[Input data]:
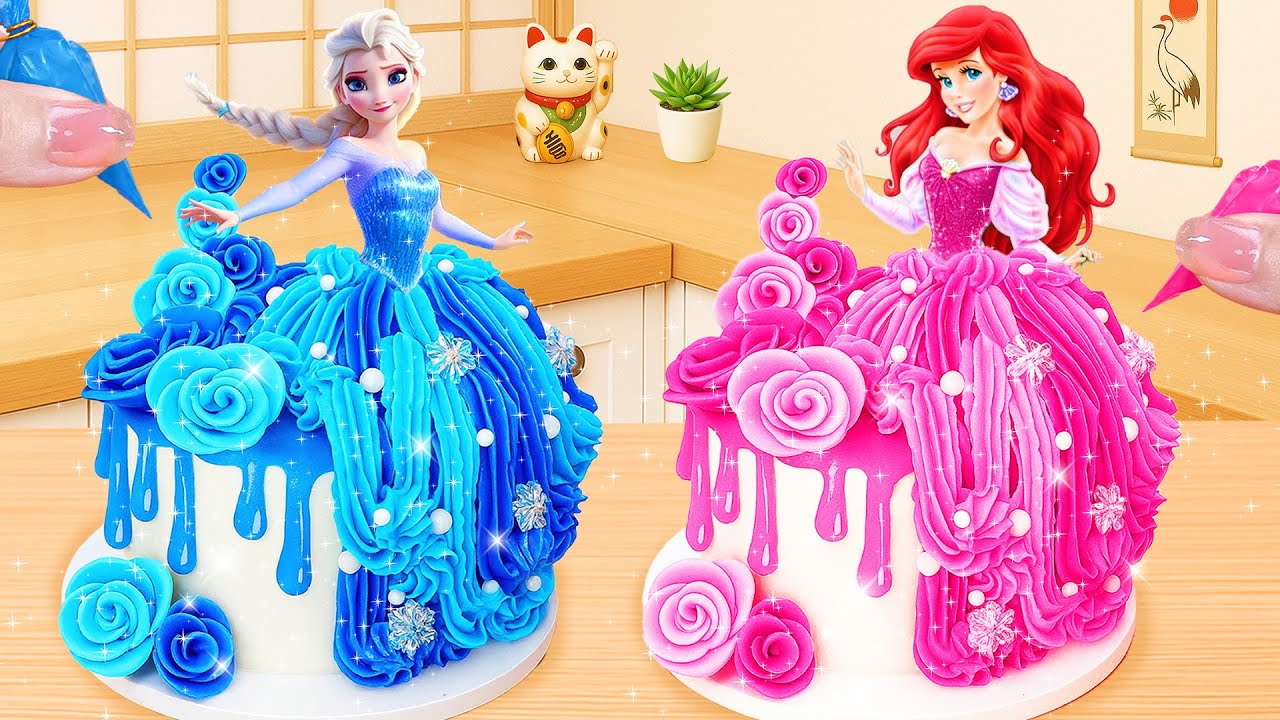 エルサブルーケーキvsアリエルピンクプリンセスケーキ💙💖 | Elsa Blue Cake vs Ariel Pink Princess Cake 💙💖 | Sweet Japan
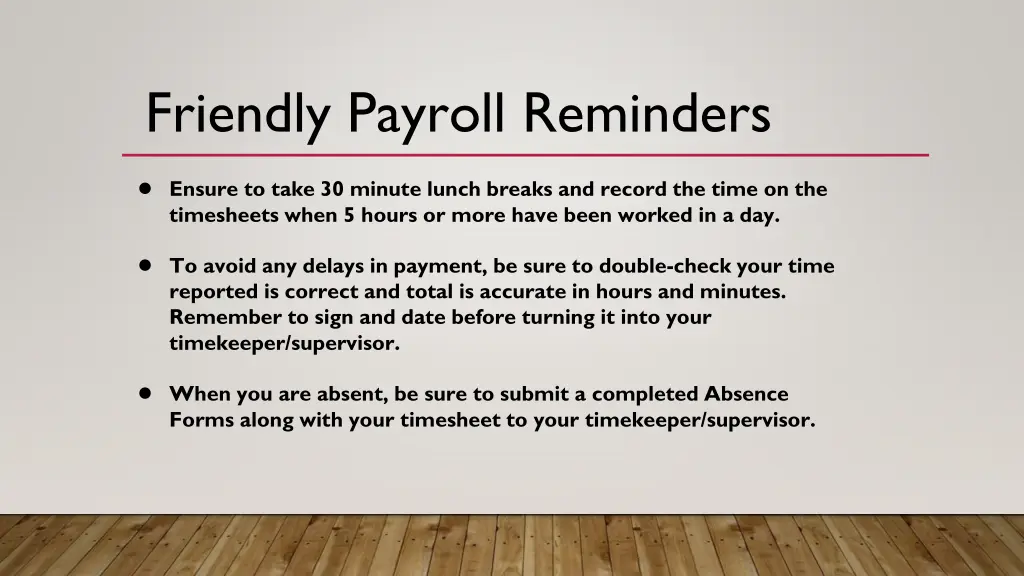 friendly payroll reminders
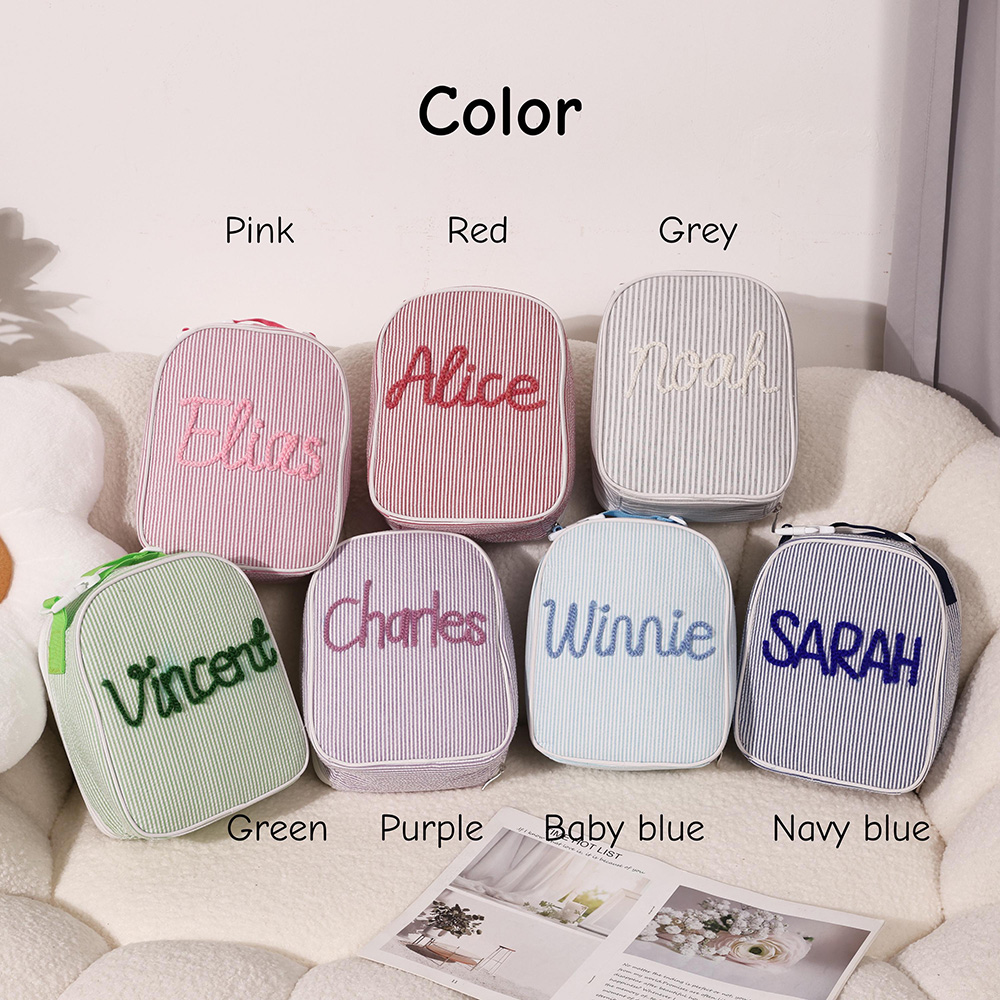 Personalized Kids Hand Embroidery Seersucker Lunch Bag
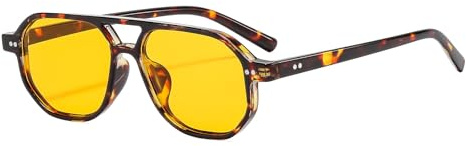 YAMEIZE Retro Pilot Sunglasses for - Women Men Classic Double Bridge Vintage Style Sunglasses UV400 Protection Square Eyewear Driving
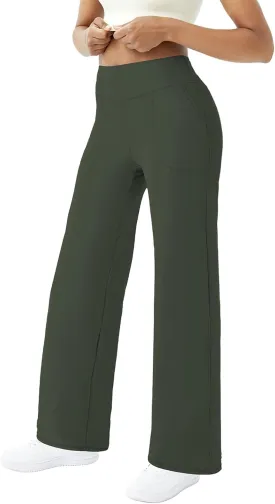FireSwan Wide Leg Yoga Pants Women Stretch Dress Lounge Pants with Pockets High Waisted Loose Casual Trousers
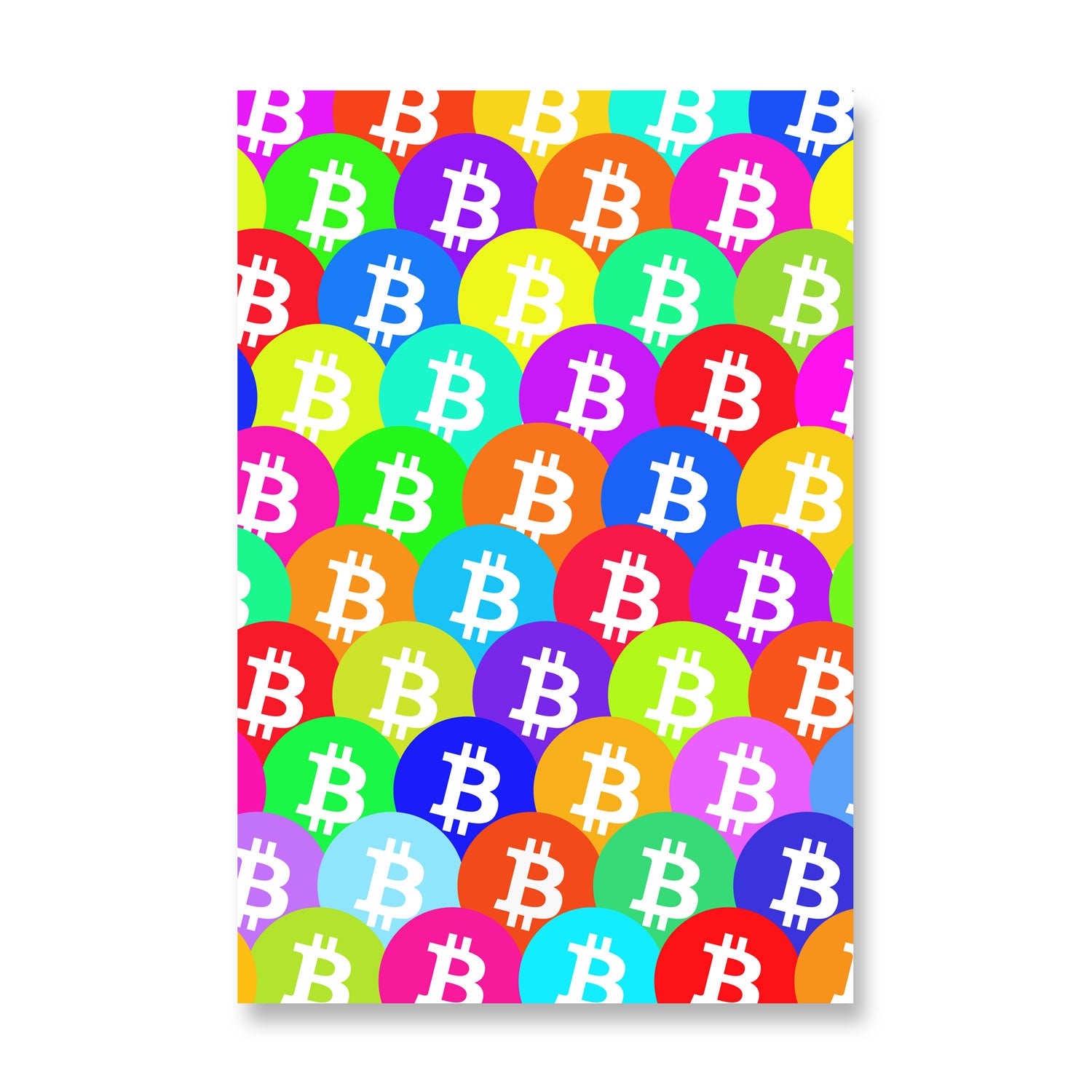 colored bitcoin logo print crypto posters large wall art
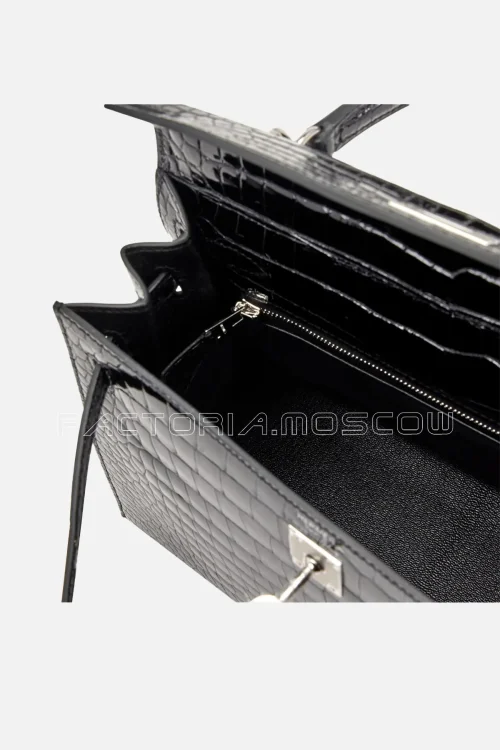 Hermès  Kelly Sellier 25 Shiny Porosus Crocodile Colour Black PHW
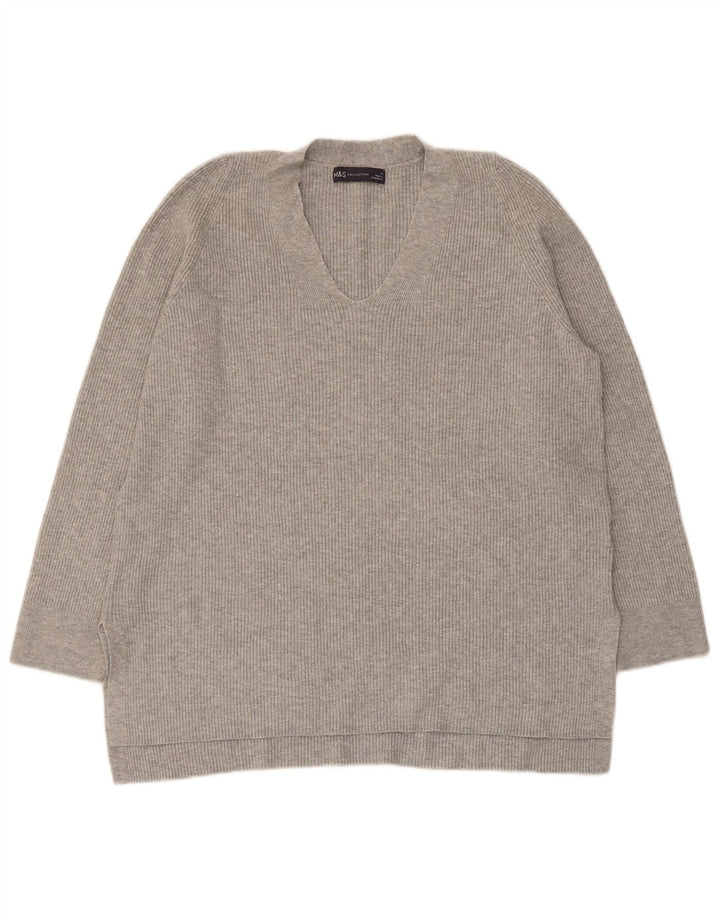 Marks & Spencer Suéter con cuello en V para mujer UK 44 Viscosa gris grande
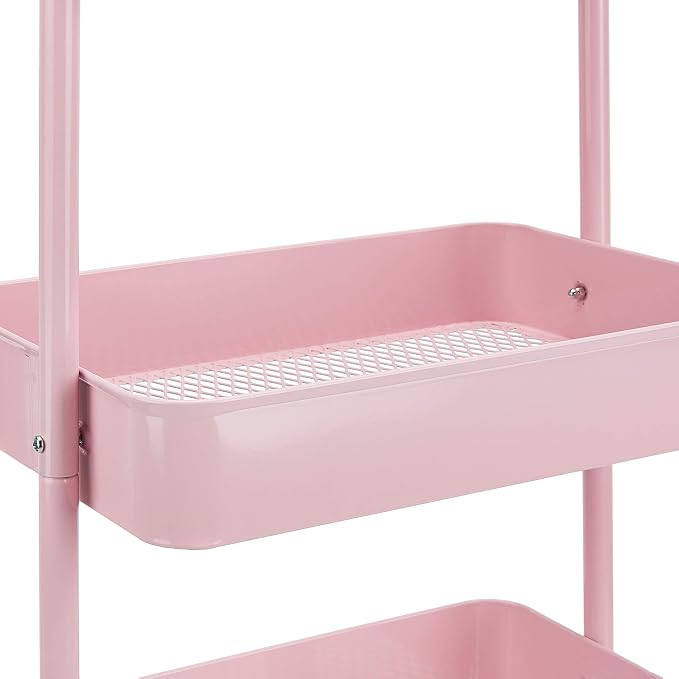 Amazon Basics 3-Tier Rolling Utility or Kitchen Cart, Lockable Wheels, Dusty - Image 2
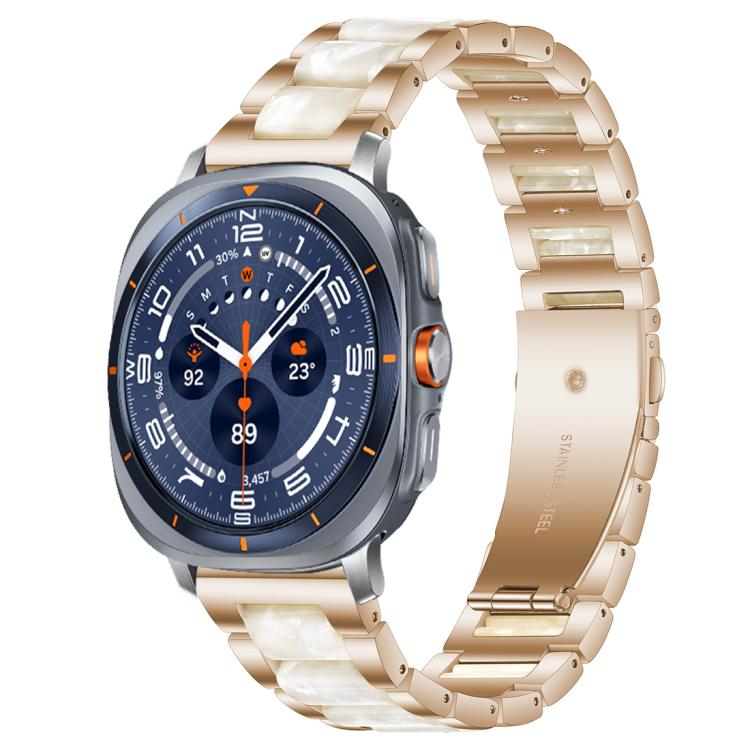 Correia de Relógio de Metal com Resina de Três Contas xDfind, Para Samsung Galaxy Watch Ultra/Ultra 2025, Para Samsung Galaxy Watch8 / 8 Classic, Para Samsung Galaxy Watch 7 / 6 / 5 / FE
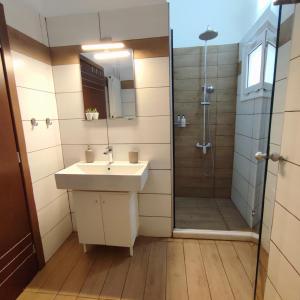 łazienka z umywalką i prysznicem w obiekcie Preveza Mosaic House w Prewezie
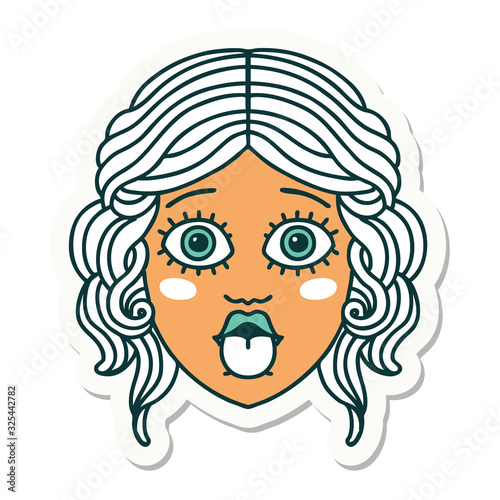 tattoo style sticker of female face sticking out tongue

[How to complete this task]:
Starting from the line with "FireSwan Wide Leg" in the records above, repeat each line exactly until you have written the line with "Amazon Basics 3-Tier", then stop; drop the pictures.

[Answer box]:
FireSwan Wide Leg Yoga Pants Women Stretch Dress Lounge Pants with Pockets High Waisted Loose Casual Trousers
 colored bitcoin logo print crypto posters large wall art
 Hermès  Kelly Sellier 25 Shiny Porosus Crocodile Colour Black PHW
 Marks & Spencer Suéter con cuello en V para mujer UK 44 Viscosa gris grande
 Amazon Basics 3-Tier Rolling Utility or Kitchen Cart, Lockable Wheels, Dusty - Image 2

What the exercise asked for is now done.